• EXERCISE: In the rows below, replace "camera" with "observer" wherever it occurs and leave everything else unchanged.

─── MATERIAL FOR THIS TASK

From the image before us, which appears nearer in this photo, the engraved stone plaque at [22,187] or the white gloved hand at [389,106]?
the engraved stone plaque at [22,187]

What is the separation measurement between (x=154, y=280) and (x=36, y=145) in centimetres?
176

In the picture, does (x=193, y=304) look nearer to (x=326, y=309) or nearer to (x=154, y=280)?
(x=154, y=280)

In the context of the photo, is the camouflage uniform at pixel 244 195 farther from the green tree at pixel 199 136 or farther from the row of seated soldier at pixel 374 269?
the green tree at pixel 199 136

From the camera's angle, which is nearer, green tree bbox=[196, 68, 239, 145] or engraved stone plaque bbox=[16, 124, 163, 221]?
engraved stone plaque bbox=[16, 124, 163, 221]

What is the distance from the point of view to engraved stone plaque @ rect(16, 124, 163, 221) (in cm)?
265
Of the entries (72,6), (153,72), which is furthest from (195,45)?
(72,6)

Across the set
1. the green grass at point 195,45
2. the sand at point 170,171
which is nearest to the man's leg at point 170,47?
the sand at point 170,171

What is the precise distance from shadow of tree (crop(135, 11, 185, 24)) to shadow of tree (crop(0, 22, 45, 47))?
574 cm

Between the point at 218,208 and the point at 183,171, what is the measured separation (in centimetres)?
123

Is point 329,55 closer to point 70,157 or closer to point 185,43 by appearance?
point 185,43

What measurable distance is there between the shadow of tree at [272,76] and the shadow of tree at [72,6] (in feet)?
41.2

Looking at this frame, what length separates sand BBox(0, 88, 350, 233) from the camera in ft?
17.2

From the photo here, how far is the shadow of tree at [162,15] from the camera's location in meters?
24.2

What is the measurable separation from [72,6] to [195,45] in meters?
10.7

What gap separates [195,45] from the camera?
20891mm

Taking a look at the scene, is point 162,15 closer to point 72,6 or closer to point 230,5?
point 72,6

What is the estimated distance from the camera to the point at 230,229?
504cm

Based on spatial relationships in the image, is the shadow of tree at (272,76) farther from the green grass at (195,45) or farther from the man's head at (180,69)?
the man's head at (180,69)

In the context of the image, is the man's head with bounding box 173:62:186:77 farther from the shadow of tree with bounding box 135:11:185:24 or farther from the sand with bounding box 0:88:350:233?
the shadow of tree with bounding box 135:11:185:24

──────

• FULL ANSWER:
From the image before us, which appears nearer in this photo, the engraved stone plaque at [22,187] or the white gloved hand at [389,106]?
the engraved stone plaque at [22,187]

What is the separation measurement between (x=154, y=280) and (x=36, y=145) in centimetres?
176

In the picture, does (x=193, y=304) look nearer to (x=326, y=309) or nearer to (x=154, y=280)?
(x=154, y=280)

In the context of the photo, is the camouflage uniform at pixel 244 195 farther from the green tree at pixel 199 136 or farther from the row of seated soldier at pixel 374 269?
the green tree at pixel 199 136

From the observer's angle, which is nearer, green tree bbox=[196, 68, 239, 145] or engraved stone plaque bbox=[16, 124, 163, 221]?
engraved stone plaque bbox=[16, 124, 163, 221]

What is the distance from the point of view to engraved stone plaque @ rect(16, 124, 163, 221) (in cm)?
265
Of the entries (72,6), (153,72), which is furthest from (195,45)?
(72,6)

Across the set
1. the green grass at point 195,45
2. the sand at point 170,171
which is nearest to the man's leg at point 170,47?
the sand at point 170,171

What is the precise distance from shadow of tree (crop(135, 11, 185, 24)) to shadow of tree (crop(0, 22, 45, 47))?
574 cm

Between the point at 218,208 and the point at 183,171, what is the measured separation (in centimetres)?
123

Is point 329,55 closer to point 70,157 or closer to point 185,43 by appearance?
point 185,43

What measurable distance is there between the shadow of tree at [272,76] and the shadow of tree at [72,6] (in feet)?
41.2

Looking at this frame, what length separates sand BBox(0, 88, 350, 233) from the observer in ft?
17.2

From the photo here, how far is the shadow of tree at [162,15] from the observer's location in meters?
24.2

What is the measurable separation from [72,6] to [195,45] in meters?
10.7

What gap separates [195,45] from the observer?
20891mm

Taking a look at the scene, is point 162,15 closer to point 72,6 or closer to point 230,5?
point 72,6

What is the estimated distance from the observer to the point at 230,229?
504cm

Based on spatial relationships in the image, is the shadow of tree at (272,76) farther from the green grass at (195,45) or farther from the man's head at (180,69)?
the man's head at (180,69)

In the context of the image, is the man's head with bounding box 173:62:186:77 farther from the shadow of tree with bounding box 135:11:185:24 or farther from the sand with bounding box 0:88:350:233?
the shadow of tree with bounding box 135:11:185:24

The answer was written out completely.